Les ministres des Transports plaident pour une eurovignette facultative

Lors d’une réunion informelle les 1er et 2 septembre à La Rochelle, les ministres européens des Transports ont émis des réserves quant aux propositions de la Commission de taxer les routiers pour les coûts qu’ils imposent en termes d’encombrement, de pollution sonore et atmosphérique.

Lors d’une réunion informelle les 1er et 2 septembre à La Rochelle, les ministres européens des Transports ont émis des réserves quant aux propositions de la Commission de taxer les routiers pour les coûts qu’ils imposent en termes d’encombrement, de pollution sonore et atmosphérique.

Les 27 ministres européens des Transports ont atteint un « consensus » sur la révision de la directive « Eurovignette » concernant la tarification routière, comme l’a annoncé le 2 septembre à l’issue de la réunion, le ministre français des Transports, Dominique Bussereau. Il a affirmé que selon l’accord, cette Eurovignette devrait être « plutôt facultative et que son produit » pourrait « être affecté un peu comme le souhaitent les États européens ».

D’après le vice-président de la commission Transport du Parlement européen, Gilles Savary, qui participait à la réunion, les propositions de juillet de la Commission se sont heurtées à un « front du scepticisme » mené par l’Espagne et de nombreux pays alentours.

L’Espagne estime que les plans visant à autoriser les gouvernements à intégrer les coûts liés à l’encombrement, aux accidents liés à la pollution sonore et atmosphérique dans le prix des péages interviennent au mauvais moment. La flambée des prix du pétrole augmentant déjà le coût du transport routier de marchandises. (EURACTIV 09/07/08).

Les pays d’Europe de l’Est ainsi que la Finlande et le Portugal ont également exprimé leurs craintes face aux plans, qui pourraient nuire à leurs économies, fortement dépendantes du transport routier pour les échanges avec le reste de l’UE.

Le commissaire européen aux Transports, Antonio Tajani, s’est efforcé de rassurer les ministres en leur garantissant que l’Eurovignette n’était pas une « nouvelle taxe » imposée aux entreprises de transport routier mais bien un outil pour les aider à diminuer leurs coûts en réduisant les embouteillages.
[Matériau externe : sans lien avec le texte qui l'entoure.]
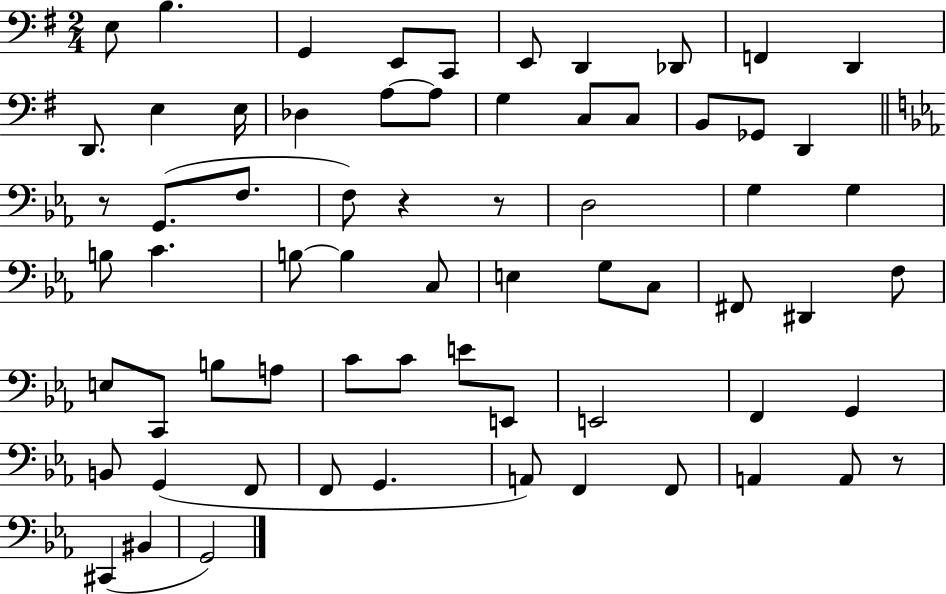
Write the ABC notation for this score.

X:1
T:Untitled
M:2/4
L:1/4
K:G
E,/2 B, G,, E,,/2 C,,/2 E,,/2 D,, _D,,/2 F,, D,, D,,/2 E, E,/4 _D, A,/2 A,/2 G, C,/2 C,/2 B,,/2 _G,,/2 D,, z/2 G,,/2 F,/2 F,/2 z z/2 D,2 G, G, B,/2 C B,/2 B, C,/2 E, G,/2 C,/2 ^F,,/2 ^D,, F,/2 E,/2 C,,/2 B,/2 A,/2 C/2 C/2 E/2 E,,/2 E,,2 F,, G,, B,,/2 G,, F,,/2 F,,/2 G,, A,,/2 F,, F,,/2 A,, A,,/2 z/2 ^C,, ^B,, G,,2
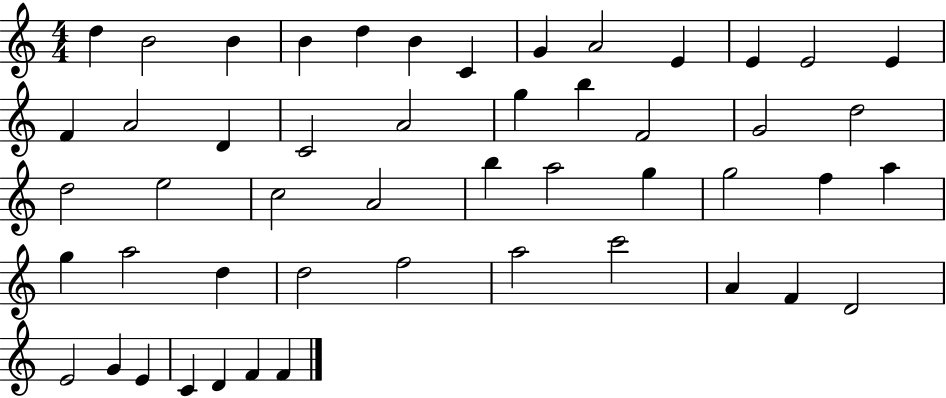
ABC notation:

X:1
T:Untitled
M:4/4
L:1/4
K:C
d B2 B B d B C G A2 E E E2 E F A2 D C2 A2 g b F2 G2 d2 d2 e2 c2 A2 b a2 g g2 f a g a2 d d2 f2 a2 c'2 A F D2 E2 G E C D F F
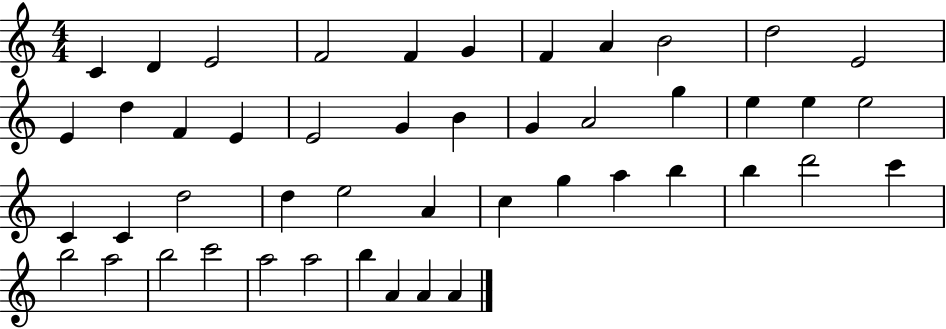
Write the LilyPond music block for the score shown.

{
  \clef treble
  \numericTimeSignature
  \time 4/4
  \key c \major
  c'4 d'4 e'2 | f'2 f'4 g'4 | f'4 a'4 b'2 | d''2 e'2 | \break e'4 d''4 f'4 e'4 | e'2 g'4 b'4 | g'4 a'2 g''4 | e''4 e''4 e''2 | \break c'4 c'4 d''2 | d''4 e''2 a'4 | c''4 g''4 a''4 b''4 | b''4 d'''2 c'''4 | \break b''2 a''2 | b''2 c'''2 | a''2 a''2 | b''4 a'4 a'4 a'4 | \break \bar "|."
}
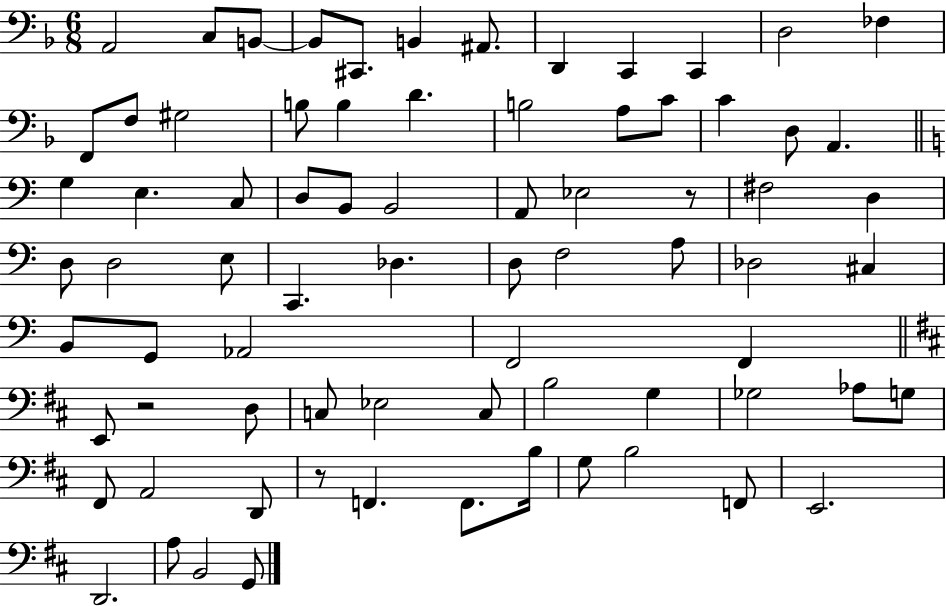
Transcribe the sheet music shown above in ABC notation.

X:1
T:Untitled
M:6/8
L:1/4
K:F
A,,2 C,/2 B,,/2 B,,/2 ^C,,/2 B,, ^A,,/2 D,, C,, C,, D,2 _F, F,,/2 F,/2 ^G,2 B,/2 B, D B,2 A,/2 C/2 C D,/2 A,, G, E, C,/2 D,/2 B,,/2 B,,2 A,,/2 _E,2 z/2 ^F,2 D, D,/2 D,2 E,/2 C,, _D, D,/2 F,2 A,/2 _D,2 ^C, B,,/2 G,,/2 _A,,2 F,,2 F,, E,,/2 z2 D,/2 C,/2 _E,2 C,/2 B,2 G, _G,2 _A,/2 G,/2 ^F,,/2 A,,2 D,,/2 z/2 F,, F,,/2 B,/4 G,/2 B,2 F,,/2 E,,2 D,,2 A,/2 B,,2 G,,/2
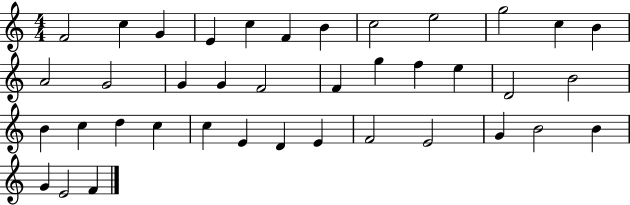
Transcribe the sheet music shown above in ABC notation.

X:1
T:Untitled
M:4/4
L:1/4
K:C
F2 c G E c F B c2 e2 g2 c B A2 G2 G G F2 F g f e D2 B2 B c d c c E D E F2 E2 G B2 B G E2 F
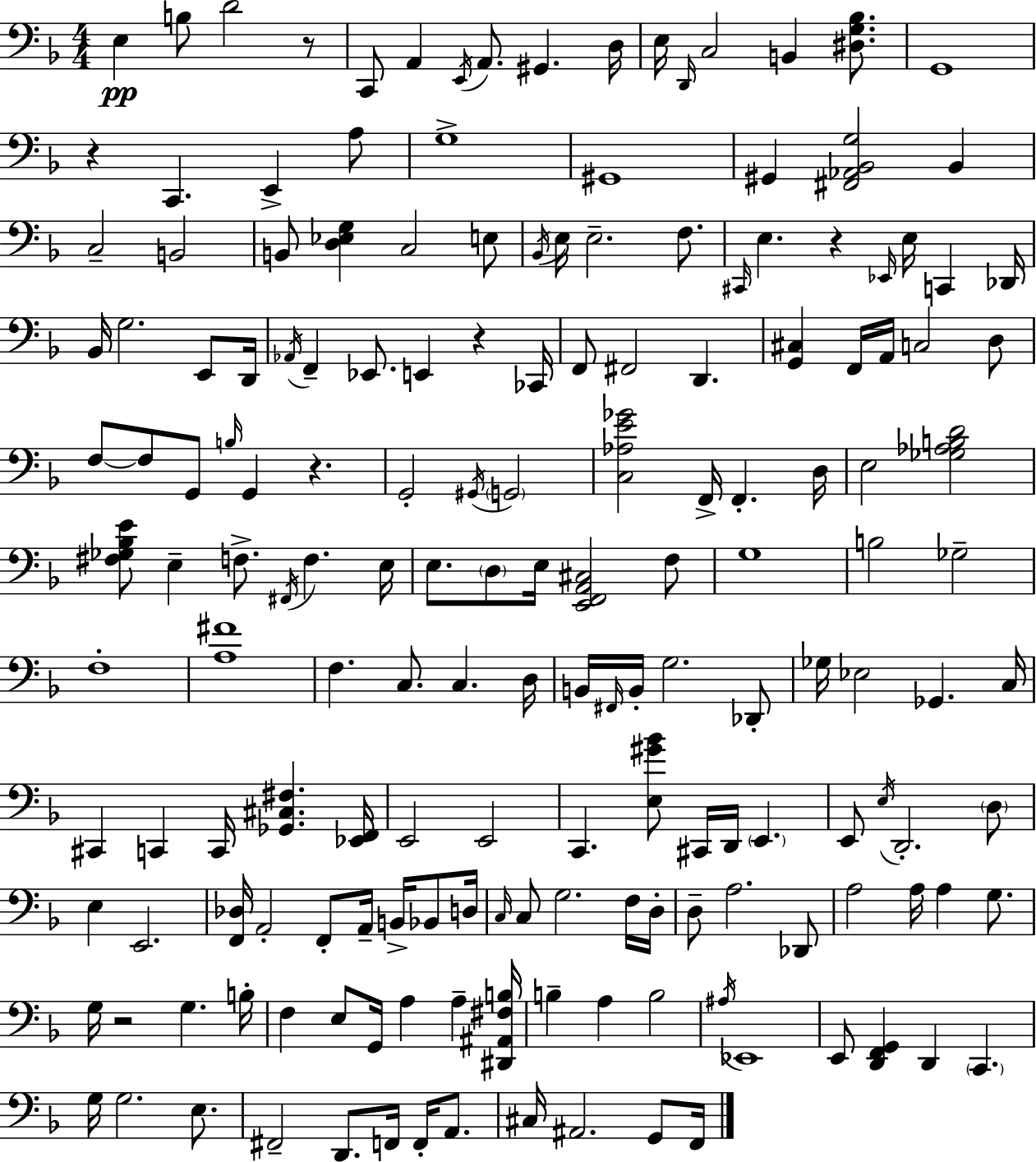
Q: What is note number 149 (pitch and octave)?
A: A#2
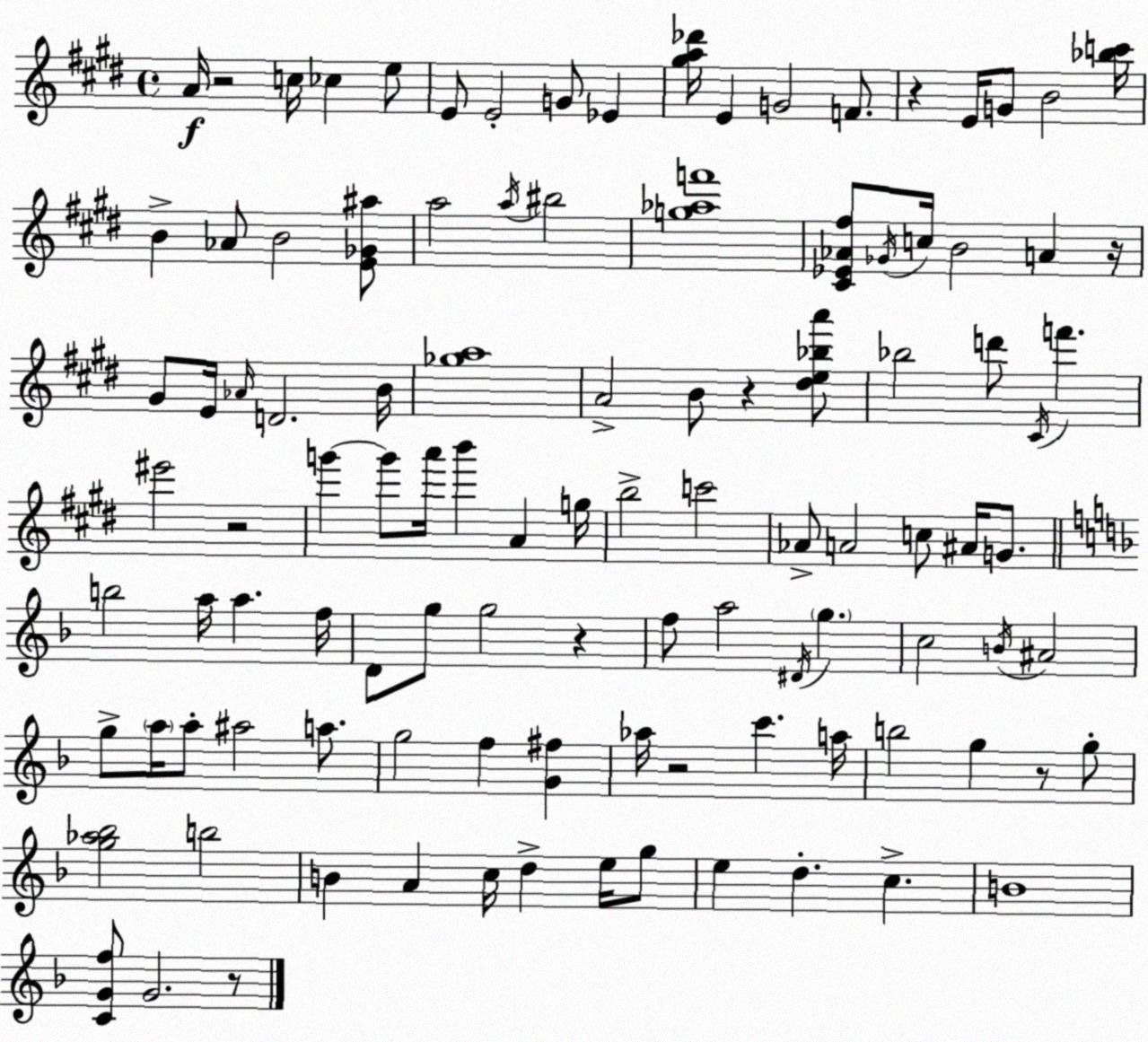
X:1
T:Untitled
M:4/4
L:1/4
K:E
A/4 z2 c/4 _c e/2 E/2 E2 G/2 _E [^ga_d']/4 E G2 F/2 z E/4 G/2 B2 [_bc']/4 B _A/2 B2 [E_G^a]/2 a2 a/4 ^b2 [g_af']4 [^C_E_A^f]/2 _G/4 c/4 B2 A z/4 ^G/2 E/4 _A/4 D2 B/4 [_ga]4 A2 B/2 z [^de_ba']/2 _b2 d'/2 ^C/4 f' ^e'2 z2 g' g'/2 a'/4 b' A g/4 b2 c'2 _A/2 A2 c/2 ^A/4 G/2 b2 a/4 a f/4 D/2 g/2 g2 z f/2 a2 ^D/4 g c2 B/4 ^A2 g/2 a/4 a/2 ^a2 a/2 g2 f [G^f] _a/4 z2 c' a/4 b2 g z/2 g/2 [g_a_b]2 b2 B A c/4 d e/4 g/2 e d c B4 [CGf]/2 G2 z/2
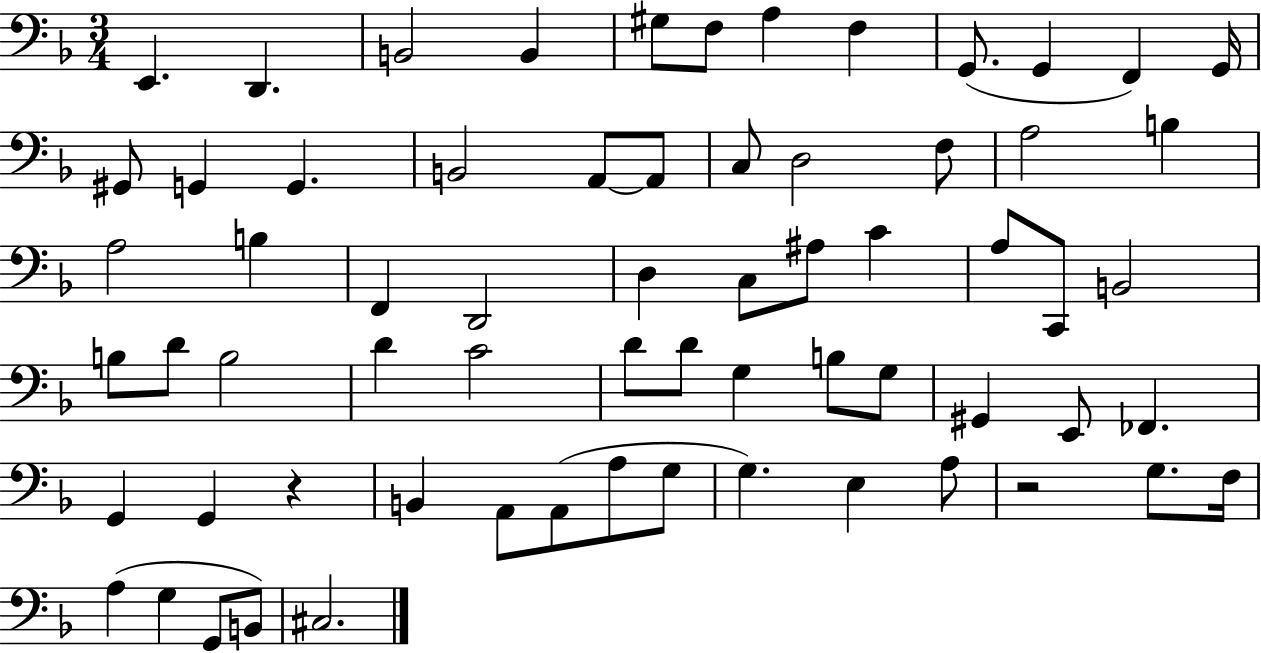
E2/q. D2/q. B2/h B2/q G#3/e F3/e A3/q F3/q G2/e. G2/q F2/q G2/s G#2/e G2/q G2/q. B2/h A2/e A2/e C3/e D3/h F3/e A3/h B3/q A3/h B3/q F2/q D2/h D3/q C3/e A#3/e C4/q A3/e C2/e B2/h B3/e D4/e B3/h D4/q C4/h D4/e D4/e G3/q B3/e G3/e G#2/q E2/e FES2/q. G2/q G2/q R/q B2/q A2/e A2/e A3/e G3/e G3/q. E3/q A3/e R/h G3/e. F3/s A3/q G3/q G2/e B2/e C#3/h.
Invité par son homologue français, le ministre suisse des Transports, Moritz Leuenberger, a fait part des expériences positives intervenues dans son pays à la suite de l’introduction d’un régime similaire en 2001. Selon lui, ce système a augmenté la productivité du secteur du transport de marchandises.

Mais un certain nombre de pays ne semblent pas convaincus. Plusieurs d’entre eux ont d’ailleurs demandé s’il était nécessaire d’inclure les coûts liés à l’encombrement dans la révision de la directive Eurovignette. Ils affirment qu’il serait injuste que ces coûts soient uniquement imposés aux poids lourds. Selon M. Savary, une telle décision réduirait considérablement l’impact du texte.

Comme l’on pouvait s’y attendre, la question la plus controversée était la proposition de la Commission en faveur d’un référencement obligatoire des recettes générées par les taxes sur les coûts externes. Le Royaume-Uni, la Suède et les Pays-Bas se sont opposés à cette mesure.

Les ministres ont également discuté des mesures destinées à donner un nouvel élan au projet «d’autoroutes de la mer », annoncé à l’origine comme une solution aux problèmes d’encombrements de l’Europe, sans pour autant que des actions concrètes ne soient entreprises. Les ministres veulent rendre ces mesures plus réalisables, renforcer les relations de travail avec les constructeurs et simplifier les procédures de financement avec l’aide de la Banque européenne d’investissement.

De plus, en prévision du plan d’action sur le transport urbain, qui doit être publié par la Commission ce mois-ci, les ministres ont souligné la nécessité « d’accompagner et d’encourager toutes les initiatives des collectivités territoriales dans le domaine des transports urbains ». Ils sont néanmoins restés divisés sur le niveau d’intervention de l’UE nécessaire pour soutenir l’émergence d’un véritable marché européen du transport urbain propre.

Certains ont appelé la Commission à proposer des mesures incitatives au travers d’un programme du type Civitas pour financer des programmes en faveur d’une mobilité urbaine durable. D’autres privilégient uniquement la création d’un « centre de ressources » destiné à encourager l’échange de bonnes pratiques et l’information des citoyens européens.